## GIVEN TASK:
Swap "person in dark clothing" for "figure in dark clothing" in the lines running from the one with "was (in metres)?" through the final line, leaving everything else as it is. Give back only those lines.

## SUPPLIED DATA:
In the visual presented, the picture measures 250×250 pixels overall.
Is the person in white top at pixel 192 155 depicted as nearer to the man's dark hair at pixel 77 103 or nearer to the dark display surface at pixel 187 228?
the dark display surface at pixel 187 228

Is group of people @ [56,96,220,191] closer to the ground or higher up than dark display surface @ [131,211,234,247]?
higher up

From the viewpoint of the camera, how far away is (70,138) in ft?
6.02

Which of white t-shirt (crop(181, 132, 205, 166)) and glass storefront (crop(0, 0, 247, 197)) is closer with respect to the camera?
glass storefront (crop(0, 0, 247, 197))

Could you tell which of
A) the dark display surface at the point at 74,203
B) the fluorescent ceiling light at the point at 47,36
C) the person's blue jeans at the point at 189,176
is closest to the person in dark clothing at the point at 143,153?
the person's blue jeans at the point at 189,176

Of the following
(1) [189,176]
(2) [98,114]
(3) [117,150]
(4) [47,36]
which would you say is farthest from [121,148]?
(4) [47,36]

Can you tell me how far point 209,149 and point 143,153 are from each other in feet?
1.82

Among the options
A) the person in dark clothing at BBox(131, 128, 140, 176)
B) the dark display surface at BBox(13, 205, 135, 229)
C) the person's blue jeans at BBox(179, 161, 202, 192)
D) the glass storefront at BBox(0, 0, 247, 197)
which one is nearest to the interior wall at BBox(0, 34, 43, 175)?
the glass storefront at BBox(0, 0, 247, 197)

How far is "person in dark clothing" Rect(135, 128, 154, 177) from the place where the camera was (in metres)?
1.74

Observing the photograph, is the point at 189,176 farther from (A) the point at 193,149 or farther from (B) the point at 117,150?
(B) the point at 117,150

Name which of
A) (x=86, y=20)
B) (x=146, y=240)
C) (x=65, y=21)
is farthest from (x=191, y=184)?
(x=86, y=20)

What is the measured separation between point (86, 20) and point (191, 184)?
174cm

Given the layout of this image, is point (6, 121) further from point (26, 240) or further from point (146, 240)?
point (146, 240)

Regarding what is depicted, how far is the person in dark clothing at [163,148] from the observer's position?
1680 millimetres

## CORRECT OUTPUT:
How far is "figure in dark clothing" Rect(135, 128, 154, 177) from the place where the camera was (in metres)?
1.74

Observing the photograph, is the point at 189,176 farther from (A) the point at 193,149 or farther from (B) the point at 117,150?
(B) the point at 117,150

Name which of
A) (x=86, y=20)
B) (x=146, y=240)
C) (x=65, y=21)
is farthest from (x=191, y=184)?
(x=86, y=20)

What is the measured separation between point (86, 20) and point (191, 184)?
174cm

Given the layout of this image, is point (6, 121) further from point (26, 240) or further from point (146, 240)?
point (146, 240)

Regarding what is depicted, how far is the figure in dark clothing at [163,148] from the observer's position?
1680 millimetres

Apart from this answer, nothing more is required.